[A block of data]
◇ ◇ ◇ ◇ ◇ ◇ ◇
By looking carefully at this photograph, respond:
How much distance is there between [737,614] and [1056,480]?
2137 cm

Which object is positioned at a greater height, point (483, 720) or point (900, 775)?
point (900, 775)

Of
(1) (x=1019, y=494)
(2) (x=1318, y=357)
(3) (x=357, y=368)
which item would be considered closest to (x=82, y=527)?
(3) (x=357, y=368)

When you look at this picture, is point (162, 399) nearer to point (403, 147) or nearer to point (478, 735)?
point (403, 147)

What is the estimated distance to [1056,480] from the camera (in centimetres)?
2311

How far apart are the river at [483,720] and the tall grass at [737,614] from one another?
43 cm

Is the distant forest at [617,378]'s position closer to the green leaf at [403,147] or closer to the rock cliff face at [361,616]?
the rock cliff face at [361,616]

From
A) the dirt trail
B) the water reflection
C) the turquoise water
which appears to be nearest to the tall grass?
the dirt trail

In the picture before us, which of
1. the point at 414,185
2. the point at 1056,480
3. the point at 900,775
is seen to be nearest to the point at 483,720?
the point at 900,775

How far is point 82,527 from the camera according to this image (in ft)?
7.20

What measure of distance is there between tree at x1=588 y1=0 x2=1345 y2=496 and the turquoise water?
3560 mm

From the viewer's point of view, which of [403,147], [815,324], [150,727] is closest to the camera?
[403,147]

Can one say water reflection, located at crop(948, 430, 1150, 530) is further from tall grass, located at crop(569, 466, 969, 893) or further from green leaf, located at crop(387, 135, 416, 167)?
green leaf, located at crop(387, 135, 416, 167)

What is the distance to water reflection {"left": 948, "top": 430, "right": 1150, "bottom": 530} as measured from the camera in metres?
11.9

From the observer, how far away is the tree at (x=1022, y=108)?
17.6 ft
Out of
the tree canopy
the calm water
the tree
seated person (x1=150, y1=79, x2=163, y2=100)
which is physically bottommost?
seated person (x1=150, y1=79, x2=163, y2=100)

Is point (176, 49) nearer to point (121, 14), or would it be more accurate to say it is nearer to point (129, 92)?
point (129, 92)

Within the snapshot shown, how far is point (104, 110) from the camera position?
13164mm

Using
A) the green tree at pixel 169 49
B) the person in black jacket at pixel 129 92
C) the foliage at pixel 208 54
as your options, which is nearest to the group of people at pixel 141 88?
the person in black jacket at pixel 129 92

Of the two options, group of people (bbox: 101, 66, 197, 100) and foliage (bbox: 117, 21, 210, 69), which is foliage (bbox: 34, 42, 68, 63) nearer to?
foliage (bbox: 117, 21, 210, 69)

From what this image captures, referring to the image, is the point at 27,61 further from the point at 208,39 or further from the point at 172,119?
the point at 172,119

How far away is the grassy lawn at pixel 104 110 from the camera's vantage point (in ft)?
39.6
◇ ◇ ◇ ◇ ◇ ◇ ◇
Update the listing above, replacing "tall grass" with "meadow grass" wherever it occurs and leaving all other text unchanged.

By looking carefully at this photograph, respond:
How much distance is there between [737,614] and [1056,480]?
2137 cm

Which object is positioned at a greater height, point (483, 720) or point (900, 775)?
point (900, 775)

Of
(1) (x=1019, y=494)
(2) (x=1318, y=357)
(3) (x=357, y=368)
which item would be considered closest to (x=82, y=527)?
(3) (x=357, y=368)

When you look at this picture, is point (162, 399) nearer to point (403, 147) or nearer to point (478, 735)?
point (403, 147)

What is the estimated distance to [1056,480] from the camera (in centimetres)?
2311

How far apart are the river at [483,720] and the meadow grass at [737,614] from one another?
43 cm

Is the distant forest at [617,378]'s position closer to the green leaf at [403,147] or closer to the rock cliff face at [361,616]?
the rock cliff face at [361,616]

From
A) the dirt trail
B) the water reflection
C) the turquoise water
which appears to be nearest to the meadow grass?
the dirt trail

In the picture before us, which of
1. the point at 414,185
2. the point at 1056,480
3. the point at 900,775
is seen to be nearest to the point at 483,720?
the point at 900,775

How far is point 82,527 from the camera according to this image (in ft)?
7.20

What measure of distance is there between tree at x1=588 y1=0 x2=1345 y2=496 and the turquoise water?
3560 mm

From the viewer's point of view, which of [403,147], [815,324], [150,727] is closest to the camera?
[403,147]

Can one say water reflection, located at crop(948, 430, 1150, 530) is further from meadow grass, located at crop(569, 466, 969, 893) or further from green leaf, located at crop(387, 135, 416, 167)?
green leaf, located at crop(387, 135, 416, 167)

What is the distance to water reflection {"left": 948, "top": 430, "right": 1150, "bottom": 530} as measured from the camera in metres?
11.9

From the observer, how far away is the tree at (x=1022, y=108)?
17.6 ft
Out of
the tree canopy
the calm water
the tree
seated person (x1=150, y1=79, x2=163, y2=100)
which is physically bottommost?
seated person (x1=150, y1=79, x2=163, y2=100)

Is point (176, 49) nearer to point (121, 14), or would it be more accurate to say it is nearer to point (129, 92)?
point (129, 92)

Within the snapshot shown, how far is point (104, 110) from the camera position?
13164mm

Using
A) the green tree at pixel 169 49
B) the person in black jacket at pixel 129 92
C) the foliage at pixel 208 54
as your options, which is nearest to the group of people at pixel 141 88?
the person in black jacket at pixel 129 92

Of the two options, group of people (bbox: 101, 66, 197, 100) and foliage (bbox: 117, 21, 210, 69), which is foliage (bbox: 34, 42, 68, 63) nearer to?
foliage (bbox: 117, 21, 210, 69)

From what this image captures, referring to the image, is the point at 27,61 further from the point at 208,39 or further from the point at 172,119?
the point at 172,119

How far away is the grassy lawn at pixel 104 110 from the camera's vantage point (in ft)?
39.6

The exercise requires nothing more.